Inhibition by arsenic trioxide of human hepatoma cell growth.
MedLine Citation:
PMID:  12065089     Owner:  NLM     Status:  MEDLINE    
Arsenic trioxide (As(2)O(3)) has been shown to be effective for treatment of patients with refractory or relapsed acute promyelocytic leukemia and a variety of other malignant hematopoetic disorders. We studied the effect of this agent on proliferation of human hepatoma-derived cell lines (SK-Hep-1, HepG2, and HuH7).
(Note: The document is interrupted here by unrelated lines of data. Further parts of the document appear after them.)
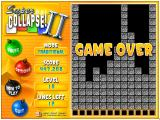 Super Collapse! II Windows Game Over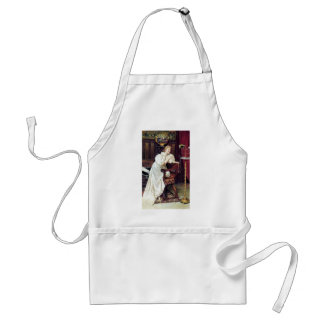 Lady and Pet Parrot Bird antique painting Adult Apron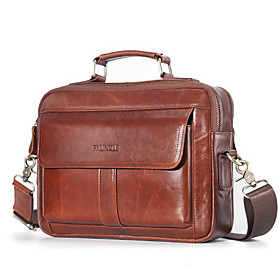 Men's Bags Cowhide Laptop Bag / Briefcase / Top Handle Bag Belt Zipper for Office  Career Red Brown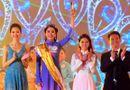Chuyện làng sao - Nam Em thi Hoa hậu Hoàn vũ để vượt qua cái bóng của Hoa hậu Thu Thảo?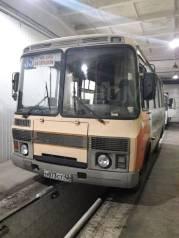 ПАЗ 3205. Продается автобус ПАЗ-3205 2007 г. в., 25 мест, С маршрутом, работой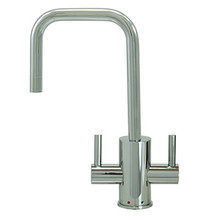 "Mountain Plumbing MT1831-NL-PVDBRN ""The Little Gourmet"" Instant Hot & Cold Water Faucet - PVD Brushed Nickel"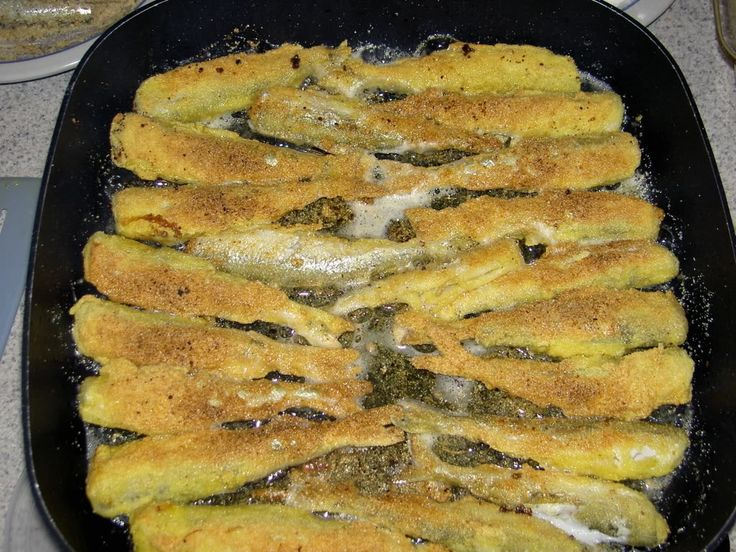 how to make fried smelts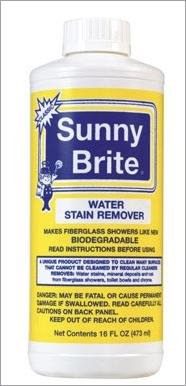 sunny-brite-classic-water-stain-remover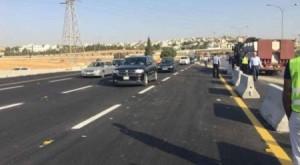 وفاة شاب ثلاثيني دهساً على طريق المطار بالعاصمة عمان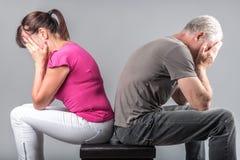 Problème de relations de couples image stock
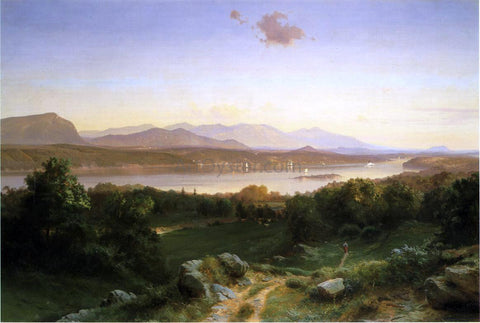 Johann Hermann Carmiencke View of The Hudson from Hyde Park - Hand Painted Oil Painting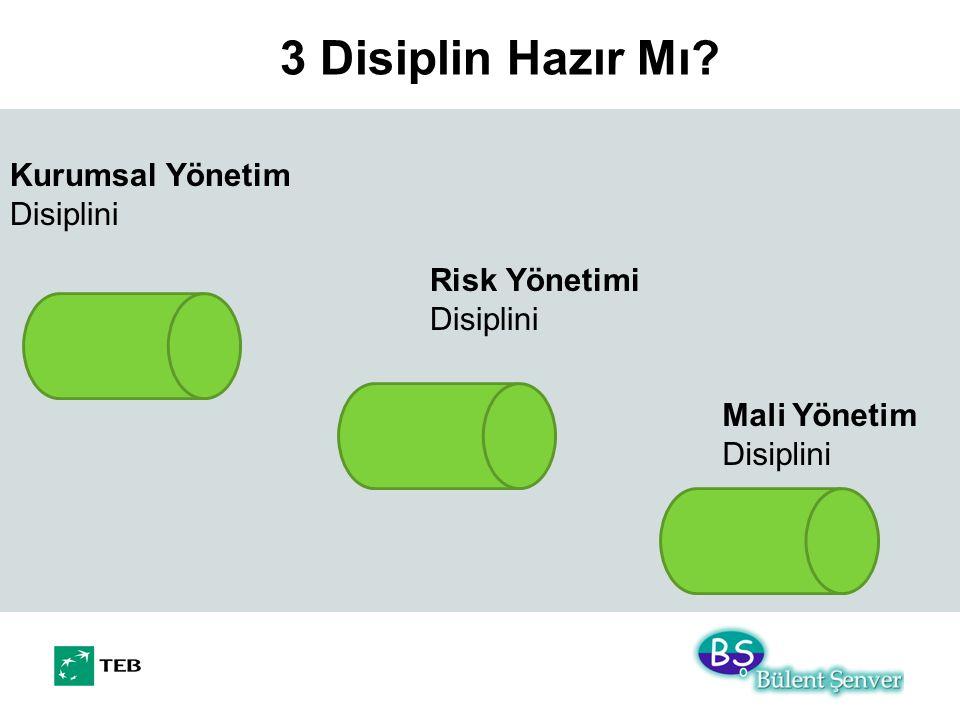 3 Disiplin Hazır Mı? Mali Yönetim Disiplini Kurumsal Yönetim Disiplini Risk Yönetimi Disiplini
In HuH7 cells, As(2)O(3) reduced proliferation time- and dose-dependently at 1 and 2 microM, while in SK-Hep-1 and HepG2 cells, As(2)O(3) inhibited proliferation at 2 and 4 microM respectively. Cell cycle analysis by flow cytometry showed that As(2)O(3) induced apoptosis in these hepatoma-derived cells as confirmed by appearance of sub-G(1) cells. Sensitivity of hepatoma-derived cells to As(2)O(3) was inversely related to their intracellular glutathione (GSH) and intensity of GSH synthesis. Arsenic sensitivity was restored to relatively resistant cell lines when GSH was depleted by L-buthionine sulfoximine (BSO). These results indicate that As(2)O(3) may have therapeutic potential for treatment of hepatocellular carcinoma.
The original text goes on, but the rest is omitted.